Presently, the expectation is that your webdataset consists of tars containing filenames with the suffix "jpg" for an image and "txt" for your captions.
The "jpg" enforcement here prevents one from using other formats. For instance, I have prepared the DALLE blogpost image-text pairs using the script at https://github.com/robvanvolt/DALLE-models. They are almost all pngs with a few bitmaps I think.
As of when I ran that code; robvanvolt had specified the key-names to be .img
and .cap
.
It adds a bit of complexity for the user - and I think WebDataset should have very uniform expectations on the type of data you're working with. Is there any sort of standard they have for good defaults on various dataset modalities?

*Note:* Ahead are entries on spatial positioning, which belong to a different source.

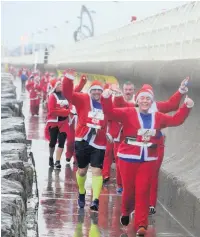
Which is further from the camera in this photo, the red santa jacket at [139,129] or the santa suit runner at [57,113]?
the santa suit runner at [57,113]

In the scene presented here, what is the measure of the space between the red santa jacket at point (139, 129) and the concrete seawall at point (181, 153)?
0.83 meters

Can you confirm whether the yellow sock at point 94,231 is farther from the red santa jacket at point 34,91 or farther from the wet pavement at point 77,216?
the red santa jacket at point 34,91

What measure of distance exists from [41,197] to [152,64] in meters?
4.72

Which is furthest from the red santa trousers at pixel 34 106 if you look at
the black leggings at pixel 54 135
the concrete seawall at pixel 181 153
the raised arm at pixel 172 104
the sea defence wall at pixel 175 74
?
the raised arm at pixel 172 104

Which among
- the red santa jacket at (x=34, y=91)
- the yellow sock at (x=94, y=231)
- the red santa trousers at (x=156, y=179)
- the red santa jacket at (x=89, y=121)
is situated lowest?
the red santa jacket at (x=34, y=91)

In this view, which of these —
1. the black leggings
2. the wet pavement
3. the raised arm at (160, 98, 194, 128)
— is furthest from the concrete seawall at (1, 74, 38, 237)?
the raised arm at (160, 98, 194, 128)

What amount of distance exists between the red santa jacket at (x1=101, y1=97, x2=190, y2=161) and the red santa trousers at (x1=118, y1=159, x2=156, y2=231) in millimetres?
88

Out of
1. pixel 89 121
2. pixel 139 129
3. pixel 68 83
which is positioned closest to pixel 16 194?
pixel 139 129

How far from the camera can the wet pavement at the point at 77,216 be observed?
9.98m

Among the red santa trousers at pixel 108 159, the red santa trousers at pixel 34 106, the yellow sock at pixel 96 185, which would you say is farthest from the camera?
the red santa trousers at pixel 34 106

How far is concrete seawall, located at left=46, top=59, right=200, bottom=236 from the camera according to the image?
1045cm

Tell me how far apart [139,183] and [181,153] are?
10.1ft

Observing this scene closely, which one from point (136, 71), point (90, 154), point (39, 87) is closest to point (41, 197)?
point (90, 154)

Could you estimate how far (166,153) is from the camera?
1396 cm
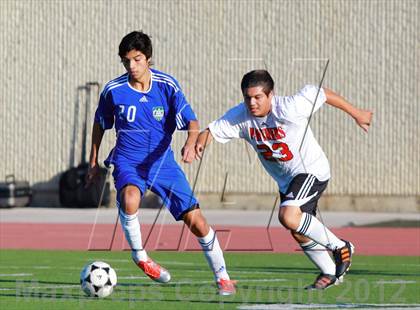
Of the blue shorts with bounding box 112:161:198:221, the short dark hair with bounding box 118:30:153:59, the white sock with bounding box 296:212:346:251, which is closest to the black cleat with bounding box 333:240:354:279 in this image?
the white sock with bounding box 296:212:346:251

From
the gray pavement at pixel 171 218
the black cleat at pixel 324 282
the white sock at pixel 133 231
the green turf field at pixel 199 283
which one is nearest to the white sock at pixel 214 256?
the green turf field at pixel 199 283

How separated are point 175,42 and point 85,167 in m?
4.03

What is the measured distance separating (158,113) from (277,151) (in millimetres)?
1305

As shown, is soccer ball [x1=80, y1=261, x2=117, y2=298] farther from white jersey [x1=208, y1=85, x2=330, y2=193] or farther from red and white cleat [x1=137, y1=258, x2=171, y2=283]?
white jersey [x1=208, y1=85, x2=330, y2=193]

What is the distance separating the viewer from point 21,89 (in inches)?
1331

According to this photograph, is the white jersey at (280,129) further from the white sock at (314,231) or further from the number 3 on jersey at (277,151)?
the white sock at (314,231)

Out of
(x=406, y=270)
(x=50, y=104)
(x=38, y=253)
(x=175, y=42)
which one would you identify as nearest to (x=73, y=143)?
(x=50, y=104)

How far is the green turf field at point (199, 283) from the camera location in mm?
10906

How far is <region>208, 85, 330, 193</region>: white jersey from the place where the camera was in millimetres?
11305

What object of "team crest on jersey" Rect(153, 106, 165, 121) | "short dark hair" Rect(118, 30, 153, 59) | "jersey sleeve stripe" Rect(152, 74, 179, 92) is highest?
"short dark hair" Rect(118, 30, 153, 59)

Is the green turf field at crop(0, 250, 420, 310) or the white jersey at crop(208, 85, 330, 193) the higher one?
the white jersey at crop(208, 85, 330, 193)

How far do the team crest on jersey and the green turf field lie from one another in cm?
167

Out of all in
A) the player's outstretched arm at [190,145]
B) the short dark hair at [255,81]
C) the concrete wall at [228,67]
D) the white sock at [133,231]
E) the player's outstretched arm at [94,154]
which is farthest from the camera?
the concrete wall at [228,67]

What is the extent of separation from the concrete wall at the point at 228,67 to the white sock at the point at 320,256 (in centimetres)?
2020
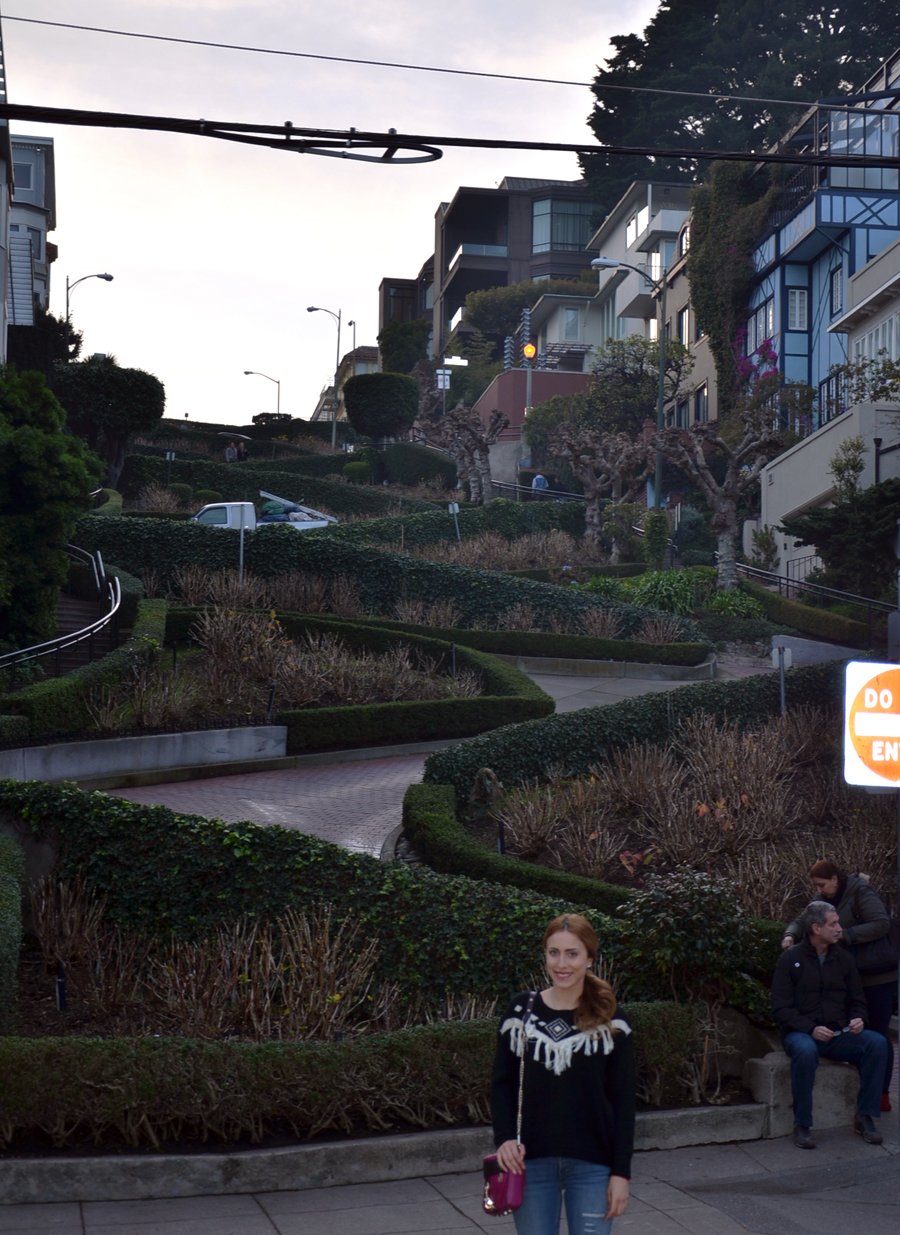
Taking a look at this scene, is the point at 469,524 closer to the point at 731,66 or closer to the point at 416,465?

Otherwise; you could have arguments for specifying the keys similar to robs implementation in DALLE-pytorch:
Beginner/Verbose:
clip-retrieval inference --input_dataset "https://www.dropbox.com/s/s3j0w2cj4obnlge/ds_000000.tar" \
--output_folder embeddings_folder \
--output_folder="./dalle_blog_embeds"\
--input_format="webdataset" \
--image_key img --text_key cap
Bit more advanced:
Enable webdataset contigent upon either --webdataset/-wds
is True or -wds=image_key,caption_key
and remove the --input_format
option altogether.
clip-retrieval inference --input_dataset "https://www.dropbox.com/s/s3j0w2cj4obnlge/ds_000000.tar" \
--output_folder embeddings_folder \
--output_folder="./dalle_blog_embeds"\
--webdataset # alone just enables with default `txt,jpg`
or
clip-retrieval inference --input_dataset "https://www.dropbox.com/s/s3j0w2cj4obnlge/ds_000000.tar" \
--output_folder embeddings_folder \
--output_folder="./dalle_blog_embeds"\
--webdataset img,cap
# specify comma-delimited image_key, then caption_key
They're both relatively easy to implement. I personally prefer the comma-delimited variety but I think this codebase has opportunity for very mainstream appeal and it's perhaps worthwhile to consider that not everyone wants to deal with webdataset implementation details. Avoiding the need for such options completely seems preferable.